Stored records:

####

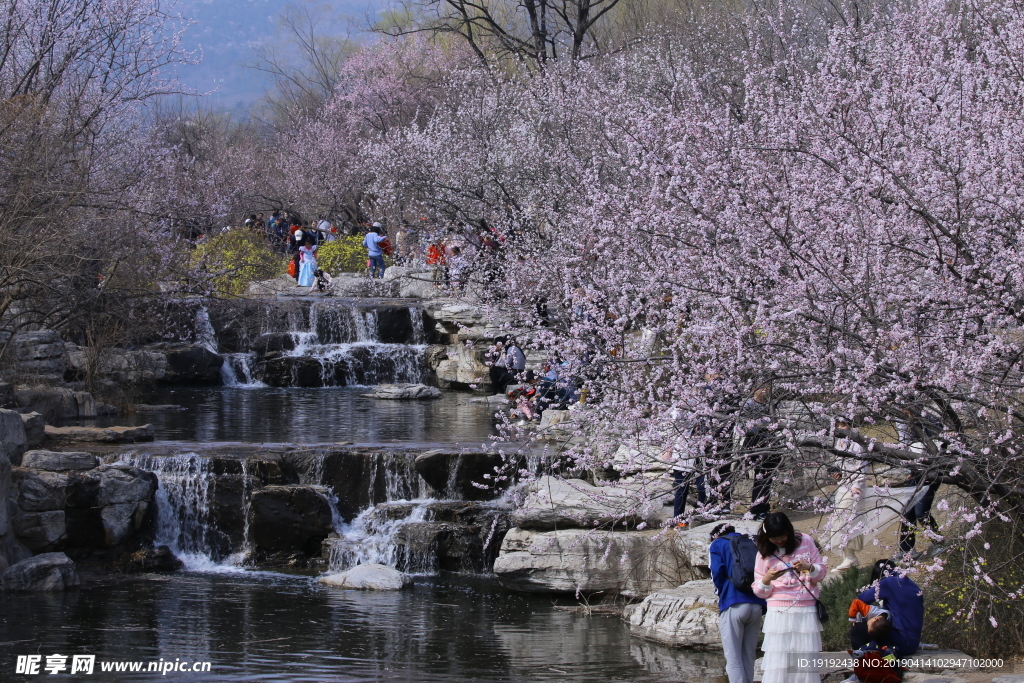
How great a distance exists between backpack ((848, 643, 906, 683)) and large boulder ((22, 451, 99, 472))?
885 cm

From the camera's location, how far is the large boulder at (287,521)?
11.6m

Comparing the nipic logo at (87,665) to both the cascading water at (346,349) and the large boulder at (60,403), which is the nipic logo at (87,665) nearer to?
the large boulder at (60,403)

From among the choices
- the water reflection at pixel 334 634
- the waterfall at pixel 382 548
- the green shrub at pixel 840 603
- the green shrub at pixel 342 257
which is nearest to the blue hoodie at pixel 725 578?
the green shrub at pixel 840 603

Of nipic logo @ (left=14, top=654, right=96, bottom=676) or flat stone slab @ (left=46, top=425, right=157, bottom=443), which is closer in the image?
nipic logo @ (left=14, top=654, right=96, bottom=676)

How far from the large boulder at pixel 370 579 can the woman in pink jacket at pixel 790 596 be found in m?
5.52

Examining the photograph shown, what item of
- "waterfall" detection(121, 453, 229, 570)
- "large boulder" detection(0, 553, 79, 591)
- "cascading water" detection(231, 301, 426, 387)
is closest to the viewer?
"large boulder" detection(0, 553, 79, 591)

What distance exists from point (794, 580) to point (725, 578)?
47cm

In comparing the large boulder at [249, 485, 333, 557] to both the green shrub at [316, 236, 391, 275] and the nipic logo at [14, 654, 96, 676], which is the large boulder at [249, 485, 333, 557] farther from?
the green shrub at [316, 236, 391, 275]

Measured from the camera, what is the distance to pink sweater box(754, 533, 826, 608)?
5.26 metres

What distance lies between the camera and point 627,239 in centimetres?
900

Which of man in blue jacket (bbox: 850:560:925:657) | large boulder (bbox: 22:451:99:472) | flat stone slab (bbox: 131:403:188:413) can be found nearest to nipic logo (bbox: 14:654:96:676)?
large boulder (bbox: 22:451:99:472)

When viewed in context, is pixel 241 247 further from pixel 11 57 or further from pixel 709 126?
pixel 709 126

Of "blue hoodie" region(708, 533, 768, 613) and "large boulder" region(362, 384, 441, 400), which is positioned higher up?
"large boulder" region(362, 384, 441, 400)

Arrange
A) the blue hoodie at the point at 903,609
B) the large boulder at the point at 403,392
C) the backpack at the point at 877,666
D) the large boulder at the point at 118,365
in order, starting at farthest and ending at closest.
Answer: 1. the large boulder at the point at 403,392
2. the large boulder at the point at 118,365
3. the blue hoodie at the point at 903,609
4. the backpack at the point at 877,666
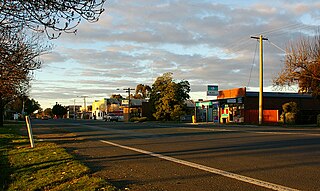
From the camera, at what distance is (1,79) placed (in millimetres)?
12539

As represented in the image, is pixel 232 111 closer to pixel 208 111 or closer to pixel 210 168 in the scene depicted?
pixel 208 111

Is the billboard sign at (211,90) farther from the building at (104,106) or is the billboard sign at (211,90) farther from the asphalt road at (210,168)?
Result: the building at (104,106)

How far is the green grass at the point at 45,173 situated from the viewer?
8.37m

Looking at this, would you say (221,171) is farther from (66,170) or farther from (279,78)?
(279,78)

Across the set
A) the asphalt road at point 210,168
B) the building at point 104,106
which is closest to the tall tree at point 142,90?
the building at point 104,106

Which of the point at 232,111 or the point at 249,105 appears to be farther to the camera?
the point at 232,111

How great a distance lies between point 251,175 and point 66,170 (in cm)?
487

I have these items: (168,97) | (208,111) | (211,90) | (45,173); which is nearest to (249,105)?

####

_Goal_: Reproduce precisely the lines of the entries above, from the one containing "When viewed in" through the final one, both ends included, and omit the pictures.

_Answer to the exercise_:
When viewed in context, is pixel 241 247 further from pixel 11 57 or further from pixel 709 126?
pixel 709 126

Of "blue hoodie" region(708, 533, 768, 613) and "large boulder" region(362, 384, 441, 400), which is positioned higher up?
"large boulder" region(362, 384, 441, 400)

Arrange
A) the blue hoodie at the point at 903,609
B) the large boulder at the point at 403,392
C) the backpack at the point at 877,666
D) the large boulder at the point at 118,365
in order, starting at farthest and ending at closest.
Answer: 1. the large boulder at the point at 403,392
2. the large boulder at the point at 118,365
3. the blue hoodie at the point at 903,609
4. the backpack at the point at 877,666
From the camera, at what distance is (1,79) placed (in millimetres)?
12539

As represented in the image, is pixel 232 111 closer to pixel 208 111 or closer to pixel 210 168 in the scene depicted?
pixel 208 111

Is the billboard sign at (211,90) farther from the building at (104,106) or is the billboard sign at (211,90) farther from the asphalt road at (210,168)?
Result: the building at (104,106)

How far is the green grass at the point at 45,173 situated from the viewer?
8.37m

Looking at this, would you say (221,171) is farther from (66,170) or farther from (279,78)?
(279,78)

Across the set
A) the asphalt road at point 210,168
B) the building at point 104,106
which is closest to the tall tree at point 142,90?
the building at point 104,106

Which of the point at 232,111 or the point at 249,105 appears to be farther to the camera?
the point at 232,111

How great a distance lies between point 251,175 and point 66,170 (in cm)?
487

I have these items: (168,97) | (208,111) | (211,90) | (45,173); which is nearest to (249,105)?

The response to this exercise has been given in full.